My parents and grandparents, all teachers, believed in education, but the best schooling I received was from the smudged windowpanes of our used 1962 Rambler station wagon when we left our Midwestern flatlands for the summer trips across the Wild West and sun-baked south. The best book I ever read was the one I wrote in my mind, as we crisscrossed the endless blue highways of America.
Most families would never attempt to take four children five years apart anywhere in the car, but my parents loved to travel and my grandparents, having survived the Depression, developed a habit of saving money only to indulge their grandchildren.
“Turn left at the next intersection,” Dad would say.
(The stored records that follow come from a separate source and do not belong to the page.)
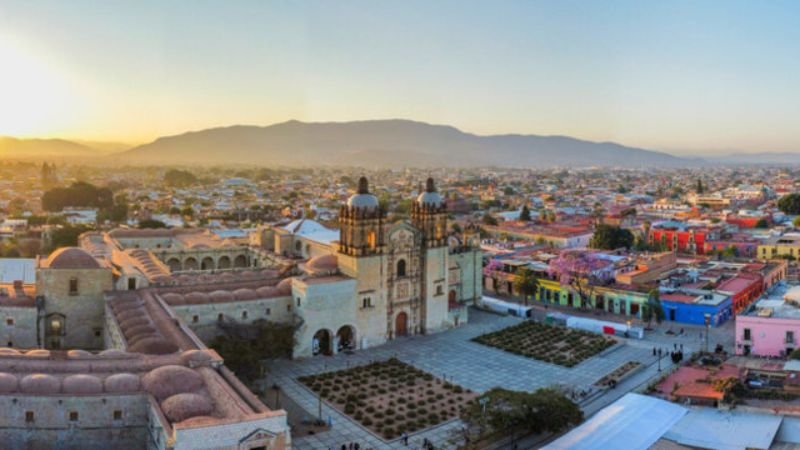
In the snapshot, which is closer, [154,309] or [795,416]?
[795,416]

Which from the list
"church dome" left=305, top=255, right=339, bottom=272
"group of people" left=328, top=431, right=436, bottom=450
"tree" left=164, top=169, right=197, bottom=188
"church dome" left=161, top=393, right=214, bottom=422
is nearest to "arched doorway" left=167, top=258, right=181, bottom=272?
"church dome" left=305, top=255, right=339, bottom=272

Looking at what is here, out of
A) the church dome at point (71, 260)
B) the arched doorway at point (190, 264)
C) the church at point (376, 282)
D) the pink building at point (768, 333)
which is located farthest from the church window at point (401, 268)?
the pink building at point (768, 333)

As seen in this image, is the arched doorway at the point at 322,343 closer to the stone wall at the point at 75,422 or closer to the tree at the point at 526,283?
the stone wall at the point at 75,422

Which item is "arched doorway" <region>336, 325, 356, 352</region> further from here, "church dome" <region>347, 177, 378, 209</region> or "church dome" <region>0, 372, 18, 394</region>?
"church dome" <region>0, 372, 18, 394</region>

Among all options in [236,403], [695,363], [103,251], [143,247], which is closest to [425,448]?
[236,403]

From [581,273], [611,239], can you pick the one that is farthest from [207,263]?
[611,239]

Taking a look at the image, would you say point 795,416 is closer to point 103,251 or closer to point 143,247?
point 103,251

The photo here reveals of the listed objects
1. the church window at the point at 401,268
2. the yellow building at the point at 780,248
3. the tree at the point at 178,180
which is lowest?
the yellow building at the point at 780,248
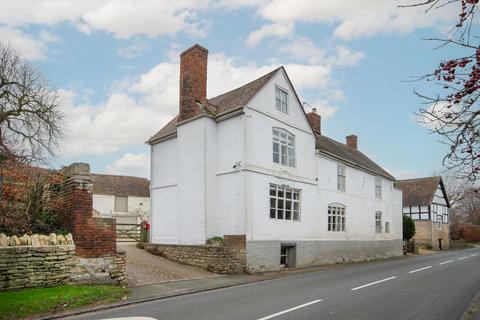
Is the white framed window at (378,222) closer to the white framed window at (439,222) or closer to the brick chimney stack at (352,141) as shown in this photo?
the brick chimney stack at (352,141)

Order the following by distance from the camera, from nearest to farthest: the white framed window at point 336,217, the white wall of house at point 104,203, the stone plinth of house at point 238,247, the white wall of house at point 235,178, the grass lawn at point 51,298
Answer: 1. the grass lawn at point 51,298
2. the stone plinth of house at point 238,247
3. the white wall of house at point 235,178
4. the white framed window at point 336,217
5. the white wall of house at point 104,203

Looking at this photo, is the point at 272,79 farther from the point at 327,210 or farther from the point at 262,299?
the point at 262,299

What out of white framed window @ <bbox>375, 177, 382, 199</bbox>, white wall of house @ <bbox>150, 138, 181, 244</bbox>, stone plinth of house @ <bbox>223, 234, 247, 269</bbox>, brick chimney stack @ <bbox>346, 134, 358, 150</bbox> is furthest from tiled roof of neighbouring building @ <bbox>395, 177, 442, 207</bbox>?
stone plinth of house @ <bbox>223, 234, 247, 269</bbox>

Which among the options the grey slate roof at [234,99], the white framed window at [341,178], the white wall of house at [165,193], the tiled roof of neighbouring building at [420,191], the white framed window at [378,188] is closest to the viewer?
the grey slate roof at [234,99]

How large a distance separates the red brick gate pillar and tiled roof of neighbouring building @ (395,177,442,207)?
140 ft

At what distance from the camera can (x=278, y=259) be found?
21.6 m

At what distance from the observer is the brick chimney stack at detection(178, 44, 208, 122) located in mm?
22250

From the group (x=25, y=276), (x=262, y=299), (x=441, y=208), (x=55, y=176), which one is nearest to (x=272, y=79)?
(x=55, y=176)

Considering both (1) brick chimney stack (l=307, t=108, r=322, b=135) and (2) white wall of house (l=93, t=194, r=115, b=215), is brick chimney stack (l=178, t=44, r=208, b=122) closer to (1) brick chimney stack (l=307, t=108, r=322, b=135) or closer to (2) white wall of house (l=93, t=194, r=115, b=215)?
(1) brick chimney stack (l=307, t=108, r=322, b=135)

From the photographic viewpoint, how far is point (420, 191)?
52.8 metres

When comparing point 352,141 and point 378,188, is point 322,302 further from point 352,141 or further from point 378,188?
point 352,141

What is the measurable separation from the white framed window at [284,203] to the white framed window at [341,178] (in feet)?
19.7

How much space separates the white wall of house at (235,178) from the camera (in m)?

“Reckon it’s right,” Grandpa would argue.
“I’d go straight,” my nine-year-old brother said, studying the map as navigator. My sisters and I thought he was spoiled because he got the front seat.
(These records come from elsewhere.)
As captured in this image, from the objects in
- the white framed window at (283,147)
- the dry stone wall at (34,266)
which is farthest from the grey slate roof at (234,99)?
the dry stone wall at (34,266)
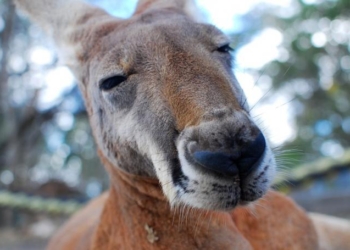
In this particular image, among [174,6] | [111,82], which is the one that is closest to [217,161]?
[111,82]

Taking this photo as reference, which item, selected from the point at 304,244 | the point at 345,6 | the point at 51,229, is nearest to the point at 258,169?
the point at 304,244

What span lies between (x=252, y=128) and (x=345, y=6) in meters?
14.1

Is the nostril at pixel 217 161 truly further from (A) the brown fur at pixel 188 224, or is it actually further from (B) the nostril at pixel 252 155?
→ (A) the brown fur at pixel 188 224

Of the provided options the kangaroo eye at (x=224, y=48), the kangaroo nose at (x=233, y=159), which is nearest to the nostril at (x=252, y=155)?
the kangaroo nose at (x=233, y=159)

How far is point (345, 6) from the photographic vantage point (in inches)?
592

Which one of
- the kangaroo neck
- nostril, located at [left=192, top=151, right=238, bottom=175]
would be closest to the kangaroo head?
nostril, located at [left=192, top=151, right=238, bottom=175]

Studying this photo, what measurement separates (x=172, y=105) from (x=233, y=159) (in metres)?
0.52

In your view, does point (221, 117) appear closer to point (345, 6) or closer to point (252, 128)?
point (252, 128)

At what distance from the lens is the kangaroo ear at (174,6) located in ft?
11.7

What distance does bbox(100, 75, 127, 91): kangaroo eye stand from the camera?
9.55 feet

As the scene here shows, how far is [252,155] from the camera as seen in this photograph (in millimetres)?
2230

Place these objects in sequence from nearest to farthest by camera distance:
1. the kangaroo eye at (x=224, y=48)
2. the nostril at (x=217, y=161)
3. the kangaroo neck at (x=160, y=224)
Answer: the nostril at (x=217, y=161) → the kangaroo neck at (x=160, y=224) → the kangaroo eye at (x=224, y=48)

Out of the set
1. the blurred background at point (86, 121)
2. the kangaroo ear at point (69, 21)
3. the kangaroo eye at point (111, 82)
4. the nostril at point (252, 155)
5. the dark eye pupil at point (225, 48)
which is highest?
the kangaroo ear at point (69, 21)

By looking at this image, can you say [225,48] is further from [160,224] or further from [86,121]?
[86,121]
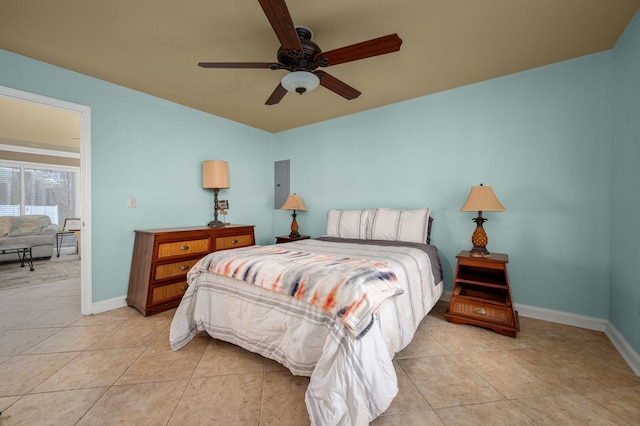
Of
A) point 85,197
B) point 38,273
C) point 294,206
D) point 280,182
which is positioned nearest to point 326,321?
point 294,206

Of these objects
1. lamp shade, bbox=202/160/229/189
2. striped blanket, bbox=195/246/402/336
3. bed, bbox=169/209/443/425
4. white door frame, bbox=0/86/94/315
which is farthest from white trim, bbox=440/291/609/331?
white door frame, bbox=0/86/94/315

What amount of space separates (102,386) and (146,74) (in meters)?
2.68

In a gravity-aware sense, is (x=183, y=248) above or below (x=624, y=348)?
above

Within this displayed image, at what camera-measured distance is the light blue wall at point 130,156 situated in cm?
Answer: 258

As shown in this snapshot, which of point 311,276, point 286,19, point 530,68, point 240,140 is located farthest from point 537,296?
point 240,140

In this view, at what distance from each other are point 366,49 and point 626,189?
7.22 feet

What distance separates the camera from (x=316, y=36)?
204 centimetres

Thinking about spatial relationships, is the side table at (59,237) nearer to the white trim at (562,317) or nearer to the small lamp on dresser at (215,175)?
the small lamp on dresser at (215,175)

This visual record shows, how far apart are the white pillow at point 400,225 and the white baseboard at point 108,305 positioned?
9.39 ft

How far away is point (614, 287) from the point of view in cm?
216

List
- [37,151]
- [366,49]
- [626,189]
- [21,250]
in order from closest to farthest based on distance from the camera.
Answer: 1. [366,49]
2. [626,189]
3. [21,250]
4. [37,151]

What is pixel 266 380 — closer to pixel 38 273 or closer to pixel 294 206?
pixel 294 206

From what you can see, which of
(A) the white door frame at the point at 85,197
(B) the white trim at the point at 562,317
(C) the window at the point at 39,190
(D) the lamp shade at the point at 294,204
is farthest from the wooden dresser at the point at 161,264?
(C) the window at the point at 39,190

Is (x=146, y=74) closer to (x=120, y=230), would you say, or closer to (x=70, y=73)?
(x=70, y=73)
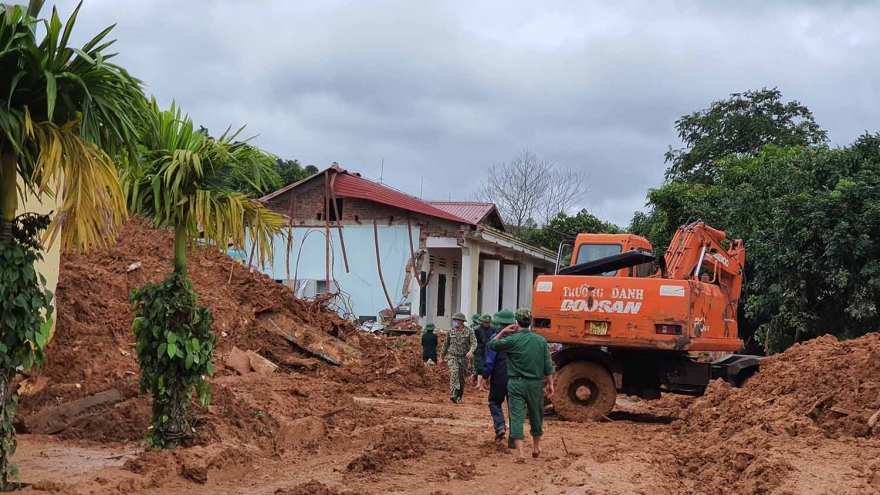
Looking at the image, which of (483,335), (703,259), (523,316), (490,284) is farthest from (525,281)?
(523,316)

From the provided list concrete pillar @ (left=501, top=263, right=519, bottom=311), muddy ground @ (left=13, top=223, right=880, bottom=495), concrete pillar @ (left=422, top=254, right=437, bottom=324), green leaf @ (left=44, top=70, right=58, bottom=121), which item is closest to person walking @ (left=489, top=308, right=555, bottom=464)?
muddy ground @ (left=13, top=223, right=880, bottom=495)

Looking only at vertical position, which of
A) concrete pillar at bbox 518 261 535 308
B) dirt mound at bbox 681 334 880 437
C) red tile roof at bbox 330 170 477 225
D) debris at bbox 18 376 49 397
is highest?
red tile roof at bbox 330 170 477 225

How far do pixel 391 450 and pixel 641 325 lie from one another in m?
5.33

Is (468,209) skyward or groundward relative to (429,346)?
skyward

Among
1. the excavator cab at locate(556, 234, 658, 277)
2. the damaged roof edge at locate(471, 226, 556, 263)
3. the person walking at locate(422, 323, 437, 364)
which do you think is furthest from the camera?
the damaged roof edge at locate(471, 226, 556, 263)

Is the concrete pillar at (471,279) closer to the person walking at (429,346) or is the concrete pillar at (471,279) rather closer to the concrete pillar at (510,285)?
the concrete pillar at (510,285)

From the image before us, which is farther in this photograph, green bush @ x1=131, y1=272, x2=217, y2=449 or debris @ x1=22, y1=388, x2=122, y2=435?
debris @ x1=22, y1=388, x2=122, y2=435

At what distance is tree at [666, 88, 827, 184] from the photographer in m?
40.9

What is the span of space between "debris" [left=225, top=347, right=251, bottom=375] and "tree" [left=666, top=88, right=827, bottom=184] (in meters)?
28.6

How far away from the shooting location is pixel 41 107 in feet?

We turned left. Then hung a U and turned right. Finally we followed my brother’s suggestion and got back on track. While my brother resolved arguments in the front seat, my sisters and I bickered in the back seat that faced backwards until dad yelled, “Stop that squabbling or I’ll make you walk home.”
Four thousand miles forced us to be creative. We smoked candy cigarettes behind our plastic sunglasses and waved at truck drivers. We invented names for the inhabitants of the houses we passed, told knock-knock jokes and made up songs.
We learned to survive without air conditioning by sucking ice cubes and sticking our bare feet out the back window and how to hold our needs by crossing our legs.
Like all children we had an innate curiosity until an adult interfered. Whenever we passed a famous site, Dad would command, “Sit up and look girls, we are passing Mt. Everest (Lake Tahoe or whatever.)” That is how I missed seeing most of America’s greatest wonders. Out of simple rebellion at authority, I refused to look up from my Archie comic books.
After we completed our 300-mile daily quota, Dad let us study the Mobile Guide Book and find the cheapest motel with a swimming pool. The next day, like little tin soldiers, we were dressed, packed and in the car by the 8:00 hour departure time. Lunch was a soggy baloney and cheese sandwich from the big, red ice chest. Dinner, a hamburger and fries, in a family diner.
Later as adults, we would forget the impact of seeing the Grand Canyon or the Great Sequoias, but we remembered the color of the underwear that flew across the highway when our luggage fell off the rack and the name of the town where we accidentally left Susie in the gas station restroom.
My grandparents instilled a wanderlust and though I missed the significance of Mt. Rushmore and Cape Canaveral, I understood more about my country than the textbooks divulged. Our trip to the Deep South left a far greater lasting impression than Disneyland or the Hollywood Studios.
“How come the Negroes live in shacks?” I asked with the innocence of a seven-year-old.
“Because they are so poor.”
“Why are they so poor?”
“Because they don’t have any land.”
“Hey, I see lots of land,” I said pointing towards a sprawling plantation with stately white pillars. “The whole town could fit in that house; it’s bigger than a hotel!”
At Piney Woods School, where my grandparents volunteered to teach after their retirement, my brother and I played basketball with the black boys on a dirt court in a sun-baked paradise surrounded by pine and honey-scented pink and white magnolias. I thought I had died and gone to heaven.
“Isn’t it great how well they get along?” my dad asked.
“If only we could remain children in our hearts,” my grandma replied.
As we piled suitcases on top of the Rambler to head back North, a young girl peeked behind her big sister’s cotton skirt to stare at the first white family she’d ever seen.
“Schootch together,” Grandma said, “so I can take your picture.”
I stood by my new friend and beamed as the camera clicked. Then I reached over and took her soft, brown hand in mine. It fit just perfect.
Photographs of my childhood remain etched in my soul forever. Just as my grandma had hoped, I remained a child in my heart, befriending people from all four corners of the globe in my international community in Switzerland where I now teach.